The LSV Value Equity Fund trades under the ticker LSVEX. Its investment approach is deep value orientated, risk controlled, and qualitative. The majority of the portfolio is constructed of large and mid cap stocks in the United States. The fund typically has low price to earnings ratio compared to that of the market. The fund has a minimum holdings of 75 and an expense ratio of 0.66%. The five year average annual return is 11.91% compared to 10.34% of the Russell 1000 Value index. When comparing LSVEX to SPY the average return from March 2009 to September 2018 is 22.14% and 21.66% respectively.LSVEX beat the market, although slightly, an accomplishment for almost 10 year period. LSVEX has a higher monthly standard deviation of 4.27 compared to SPY's 3.62. SPY also outpaces LSVEX in Sharpe ratio due to having a lower standard deviation. SPY Sharpe ratio which is excess return for risk taken is .003988 compared to LSVEX of .00345498. LSVEX is able to create a positive alpha of 0.374, signifying an excess return. LSVEX has a beta of .88 since 2009.
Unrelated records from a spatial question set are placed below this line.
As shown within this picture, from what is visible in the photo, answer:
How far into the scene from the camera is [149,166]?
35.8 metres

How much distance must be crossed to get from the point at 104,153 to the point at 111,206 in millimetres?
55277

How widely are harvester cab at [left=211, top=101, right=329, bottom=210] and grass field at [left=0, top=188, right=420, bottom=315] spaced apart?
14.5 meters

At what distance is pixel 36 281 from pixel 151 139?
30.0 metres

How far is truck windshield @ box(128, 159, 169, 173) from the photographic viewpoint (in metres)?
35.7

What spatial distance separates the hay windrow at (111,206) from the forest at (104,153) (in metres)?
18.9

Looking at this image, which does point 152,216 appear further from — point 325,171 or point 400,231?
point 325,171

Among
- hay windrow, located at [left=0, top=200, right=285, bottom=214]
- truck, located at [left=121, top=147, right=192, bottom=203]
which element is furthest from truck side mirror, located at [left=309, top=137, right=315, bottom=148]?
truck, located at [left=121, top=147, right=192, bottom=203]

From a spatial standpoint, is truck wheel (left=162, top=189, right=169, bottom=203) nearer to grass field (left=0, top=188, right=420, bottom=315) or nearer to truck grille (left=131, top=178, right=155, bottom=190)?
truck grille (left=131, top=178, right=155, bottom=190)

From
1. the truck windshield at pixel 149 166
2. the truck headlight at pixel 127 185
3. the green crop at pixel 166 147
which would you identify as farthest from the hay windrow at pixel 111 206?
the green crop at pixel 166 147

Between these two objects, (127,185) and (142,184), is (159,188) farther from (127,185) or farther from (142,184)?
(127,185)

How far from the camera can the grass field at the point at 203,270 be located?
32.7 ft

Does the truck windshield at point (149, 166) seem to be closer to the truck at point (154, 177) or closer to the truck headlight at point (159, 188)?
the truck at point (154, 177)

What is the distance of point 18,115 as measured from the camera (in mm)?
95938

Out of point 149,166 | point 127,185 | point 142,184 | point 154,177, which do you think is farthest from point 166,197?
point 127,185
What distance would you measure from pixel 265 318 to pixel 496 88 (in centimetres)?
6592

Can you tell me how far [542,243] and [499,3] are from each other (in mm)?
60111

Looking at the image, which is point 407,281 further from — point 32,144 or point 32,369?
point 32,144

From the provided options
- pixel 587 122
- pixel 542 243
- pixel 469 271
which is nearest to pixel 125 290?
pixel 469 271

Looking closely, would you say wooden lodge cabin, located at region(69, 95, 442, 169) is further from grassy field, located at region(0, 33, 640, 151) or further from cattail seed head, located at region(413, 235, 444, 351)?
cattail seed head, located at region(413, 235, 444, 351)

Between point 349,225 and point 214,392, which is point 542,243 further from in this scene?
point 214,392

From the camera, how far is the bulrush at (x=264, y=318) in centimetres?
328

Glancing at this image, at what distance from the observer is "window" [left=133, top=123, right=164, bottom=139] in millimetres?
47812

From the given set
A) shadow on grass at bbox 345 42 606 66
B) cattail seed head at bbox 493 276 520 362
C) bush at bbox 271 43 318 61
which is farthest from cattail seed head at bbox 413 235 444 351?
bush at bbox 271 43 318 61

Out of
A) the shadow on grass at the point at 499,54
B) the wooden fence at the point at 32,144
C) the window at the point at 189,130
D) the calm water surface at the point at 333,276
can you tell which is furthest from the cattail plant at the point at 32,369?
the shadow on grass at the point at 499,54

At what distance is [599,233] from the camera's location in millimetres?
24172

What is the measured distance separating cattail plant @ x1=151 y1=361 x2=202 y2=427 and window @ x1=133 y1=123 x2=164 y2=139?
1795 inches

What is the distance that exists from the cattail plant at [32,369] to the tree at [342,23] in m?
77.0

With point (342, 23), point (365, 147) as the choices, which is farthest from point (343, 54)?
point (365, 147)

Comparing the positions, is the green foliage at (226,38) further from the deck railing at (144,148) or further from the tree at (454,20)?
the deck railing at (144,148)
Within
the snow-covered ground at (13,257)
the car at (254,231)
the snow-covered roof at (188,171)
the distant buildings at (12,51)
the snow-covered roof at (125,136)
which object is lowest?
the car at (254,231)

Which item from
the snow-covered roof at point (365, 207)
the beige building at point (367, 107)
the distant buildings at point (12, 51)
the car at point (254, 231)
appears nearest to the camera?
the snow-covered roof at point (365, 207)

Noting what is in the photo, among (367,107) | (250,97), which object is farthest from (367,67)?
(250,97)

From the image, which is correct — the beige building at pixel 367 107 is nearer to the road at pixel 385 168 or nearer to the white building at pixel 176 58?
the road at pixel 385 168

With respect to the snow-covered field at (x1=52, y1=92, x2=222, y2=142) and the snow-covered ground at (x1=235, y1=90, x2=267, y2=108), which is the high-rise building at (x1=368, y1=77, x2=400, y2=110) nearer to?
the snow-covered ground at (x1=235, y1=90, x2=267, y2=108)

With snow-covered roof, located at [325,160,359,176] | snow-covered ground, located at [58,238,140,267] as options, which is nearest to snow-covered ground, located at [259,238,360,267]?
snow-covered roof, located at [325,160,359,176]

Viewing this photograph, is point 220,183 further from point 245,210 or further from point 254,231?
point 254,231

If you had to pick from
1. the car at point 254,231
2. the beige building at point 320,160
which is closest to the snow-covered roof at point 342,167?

I would advise investing in LSVEX it has outperformed the market, and provides stable returns through seeking out value stocks similar to what made Warren Buffet famous. I am a believer in the market behaviorists theories. LSVEX also provides alpha over an extended period. Fama and Effiecent Market Hypothesis is sound if the assumptions are true, and still provide good returns when investing in index funds. The Efficient Market Hypothesis relies on the assumption that people are rational, and I've met people and know that there are many exceptions. I'm sure you would agree.